I went over after a bit to inquire about the admission price and found it was free! Donations accepted of course, but I was delighted to take the tour, especially after finding out it was believed to be the oldest house in the city.
These two photos show the entry way and the famous balcony. It's famous because it is free standing. A very unusual design for the day.
These doors (below)) exited out of the room next to the kitchen which is thought to be a stable at one time due to the design of the door and location to the house. All the wood and hardware is original from 1788 when the house was built.
Here, is an original stucco wall from the house.
The wall is along the back of the summer kitchen, so necessary in this hot climate.
The kitchen was kept cool built with thick walls of stone and stucco
Louvered doors concealed the large open side of the kitchen.
The kitchen was located opposite the house here in the back.
On the side of the house, not exactly convenient to either kitchen is the well.
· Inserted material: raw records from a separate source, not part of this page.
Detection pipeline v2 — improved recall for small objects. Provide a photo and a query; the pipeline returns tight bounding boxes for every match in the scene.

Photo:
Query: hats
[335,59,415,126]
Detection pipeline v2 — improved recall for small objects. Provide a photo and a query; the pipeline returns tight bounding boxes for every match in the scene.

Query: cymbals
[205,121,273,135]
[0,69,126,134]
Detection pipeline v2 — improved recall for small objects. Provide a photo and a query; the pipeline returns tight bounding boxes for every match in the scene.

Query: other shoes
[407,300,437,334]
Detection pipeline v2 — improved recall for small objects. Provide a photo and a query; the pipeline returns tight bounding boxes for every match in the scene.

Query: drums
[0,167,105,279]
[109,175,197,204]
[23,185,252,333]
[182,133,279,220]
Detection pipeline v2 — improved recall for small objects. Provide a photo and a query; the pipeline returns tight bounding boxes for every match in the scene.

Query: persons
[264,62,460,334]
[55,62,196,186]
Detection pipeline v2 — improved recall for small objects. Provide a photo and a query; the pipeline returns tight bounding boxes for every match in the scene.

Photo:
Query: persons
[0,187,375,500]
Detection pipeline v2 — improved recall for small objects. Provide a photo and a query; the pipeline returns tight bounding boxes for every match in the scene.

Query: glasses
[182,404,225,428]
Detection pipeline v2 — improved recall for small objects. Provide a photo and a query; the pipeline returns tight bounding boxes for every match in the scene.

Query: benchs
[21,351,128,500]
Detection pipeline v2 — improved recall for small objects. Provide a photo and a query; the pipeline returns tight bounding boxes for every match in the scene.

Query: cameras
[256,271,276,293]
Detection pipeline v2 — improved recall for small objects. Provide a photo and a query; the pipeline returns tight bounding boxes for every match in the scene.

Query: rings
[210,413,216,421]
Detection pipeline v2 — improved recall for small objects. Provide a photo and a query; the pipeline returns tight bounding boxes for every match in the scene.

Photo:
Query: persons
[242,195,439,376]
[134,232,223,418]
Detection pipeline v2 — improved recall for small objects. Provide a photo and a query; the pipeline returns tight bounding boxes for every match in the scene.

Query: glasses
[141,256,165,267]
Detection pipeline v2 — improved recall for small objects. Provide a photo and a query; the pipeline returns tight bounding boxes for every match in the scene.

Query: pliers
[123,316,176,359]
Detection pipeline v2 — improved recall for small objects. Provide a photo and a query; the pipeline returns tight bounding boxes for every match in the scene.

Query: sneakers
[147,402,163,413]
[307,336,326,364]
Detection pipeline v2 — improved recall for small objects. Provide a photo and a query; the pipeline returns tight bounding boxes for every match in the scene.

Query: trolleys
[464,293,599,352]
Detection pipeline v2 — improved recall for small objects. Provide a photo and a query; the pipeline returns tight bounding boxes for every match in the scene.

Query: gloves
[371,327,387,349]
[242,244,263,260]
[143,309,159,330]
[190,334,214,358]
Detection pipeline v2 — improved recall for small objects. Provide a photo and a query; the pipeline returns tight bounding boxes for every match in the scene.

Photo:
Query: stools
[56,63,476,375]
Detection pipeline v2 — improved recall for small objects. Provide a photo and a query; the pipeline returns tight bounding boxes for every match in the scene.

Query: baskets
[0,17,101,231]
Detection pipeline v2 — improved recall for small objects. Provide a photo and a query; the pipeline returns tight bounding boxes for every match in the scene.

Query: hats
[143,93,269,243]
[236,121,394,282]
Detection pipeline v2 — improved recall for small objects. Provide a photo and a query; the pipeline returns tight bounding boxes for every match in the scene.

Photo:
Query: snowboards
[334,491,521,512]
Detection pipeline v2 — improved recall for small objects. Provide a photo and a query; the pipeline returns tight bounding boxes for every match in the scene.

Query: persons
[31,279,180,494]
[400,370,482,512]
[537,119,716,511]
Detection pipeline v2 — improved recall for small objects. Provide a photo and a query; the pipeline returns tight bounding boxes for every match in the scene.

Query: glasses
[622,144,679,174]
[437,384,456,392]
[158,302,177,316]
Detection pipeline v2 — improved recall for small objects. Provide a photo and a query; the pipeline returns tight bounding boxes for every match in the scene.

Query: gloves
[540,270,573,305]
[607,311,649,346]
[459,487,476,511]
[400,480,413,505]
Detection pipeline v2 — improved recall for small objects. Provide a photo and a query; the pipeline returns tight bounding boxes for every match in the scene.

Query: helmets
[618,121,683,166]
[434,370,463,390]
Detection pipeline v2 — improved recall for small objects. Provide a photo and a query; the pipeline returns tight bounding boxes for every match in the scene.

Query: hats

It was designed and built by slaves.
Inside the house is the regular kitchen, modernized in the 1930's for the last owner
Many of her possessions are still stored in the glass cabinets
The dining room is restored as well as the rest of the house to the period of the last owner
Note the carved chairs.
It was here the guide told me that photos inside the house are discouraged so I took no more after this one.
There were other rooms and also a grand staircase, located in the center of the house made from a shipwrecked ship!
The upstairs is now open as well, all beautifully furnished.
The guide gave me a wonderful tour, with much history of the house and island. It was a real treasure to stumble upon this place, one of the highlights of my visit.
The house is located well within walking distance of the cruise ship docking area. I was nearly back to the the entrance of the docks when I came across it. It's located on Market Street right off of Bay Street, the main street along the water.
My lovely guide was also able to guide me to my next geocache destination, only one block up and two over, the Fredrick Street Stairs. Another must see destination, It features local artist's sculptures as well as ancient stairs landscaped beautifully.
Geocaching and a donations only museum combined with
my own walking tour. Pennies on the dollar!
I always love visiting Nassau.
Adding in my own watercolor of my dream pink and white house!